How to limit calculations to just a subset of the total objects on screen.

edited October 2015 in How To...

Guys and gals,

I've been searching for a solution to my question in the forums – because I'm pretty sure I'm not the first person to ask this – but obviously I'm not using the right keywords, because I've not yet found any answers.

This is my hypothetical setup: Let's say I have a few thousand white ellipses scattered randomly on the screen and I want to turn every object fill-color within a 100px radius of the mouse to red. The working and obvious solution is to loop through EVERY object in play and use dist() to determine it's distance to the mouse and then act accordingly. Which does work fine, but slows down considerably the more objects are on the screen and the more complex the behaviours of these objects become.

Now I'm thinking that it ought to be possible to limit the actual calculations to just a fraction of the total objects, create sort of a "preselection" I you want, and thus forego the dist()-check on all object. But that's where I'm stuck. I know there are optimisation processes in programming to prevent ALL calculations happening at ALL time (like chunks in Minecraft) but I can't find the right terms to start reading into this topic.

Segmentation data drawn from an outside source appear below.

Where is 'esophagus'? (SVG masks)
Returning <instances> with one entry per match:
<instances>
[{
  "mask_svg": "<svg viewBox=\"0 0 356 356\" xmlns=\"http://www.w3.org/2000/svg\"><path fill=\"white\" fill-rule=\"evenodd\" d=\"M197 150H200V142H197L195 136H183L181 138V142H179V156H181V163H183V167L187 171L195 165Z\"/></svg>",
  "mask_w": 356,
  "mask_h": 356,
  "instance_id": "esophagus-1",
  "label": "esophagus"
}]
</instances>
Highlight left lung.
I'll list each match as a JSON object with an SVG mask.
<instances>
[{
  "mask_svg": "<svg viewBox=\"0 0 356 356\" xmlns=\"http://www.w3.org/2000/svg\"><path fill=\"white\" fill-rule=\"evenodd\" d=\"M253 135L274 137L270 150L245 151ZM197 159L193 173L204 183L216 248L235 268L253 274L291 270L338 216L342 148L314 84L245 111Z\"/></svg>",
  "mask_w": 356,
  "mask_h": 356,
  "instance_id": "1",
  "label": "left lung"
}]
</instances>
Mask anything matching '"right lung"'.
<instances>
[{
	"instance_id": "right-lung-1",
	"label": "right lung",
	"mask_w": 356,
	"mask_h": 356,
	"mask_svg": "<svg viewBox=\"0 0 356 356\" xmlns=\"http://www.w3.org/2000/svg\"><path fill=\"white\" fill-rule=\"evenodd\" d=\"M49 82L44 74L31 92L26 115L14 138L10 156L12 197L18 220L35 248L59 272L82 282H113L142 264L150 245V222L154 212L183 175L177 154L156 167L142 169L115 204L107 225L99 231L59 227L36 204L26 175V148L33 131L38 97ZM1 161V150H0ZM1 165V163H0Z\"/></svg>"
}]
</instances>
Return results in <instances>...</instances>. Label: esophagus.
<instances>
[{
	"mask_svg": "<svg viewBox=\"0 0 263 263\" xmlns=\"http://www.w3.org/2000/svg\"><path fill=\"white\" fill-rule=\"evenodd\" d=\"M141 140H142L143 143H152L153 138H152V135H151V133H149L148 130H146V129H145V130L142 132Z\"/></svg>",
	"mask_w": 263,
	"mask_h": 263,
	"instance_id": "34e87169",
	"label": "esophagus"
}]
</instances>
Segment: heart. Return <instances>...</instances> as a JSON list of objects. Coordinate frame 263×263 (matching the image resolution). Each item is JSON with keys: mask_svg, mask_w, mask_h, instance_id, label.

I've thought about creating quadrants, then checking which object is in which quadrant and then just apply calculations to the objects in the same quadrant as the mouse currently is. But my code always turns out to at some point require the same calculations across all objects. I'm stumped and would be grateful, not for a code solution, but on pointers on where I could read about this topic/which keywords I should be searching for. (Given the facts, that what I'm imagining is in fact a thing).

Also, I'm not specifically only trying to turn white ellipses red, that's just a simple example. I'd like to know how to set up a system which does the selection of a subset of objects, no matter what the actual operations then might be.



  • Sounds like a job for a quadtree.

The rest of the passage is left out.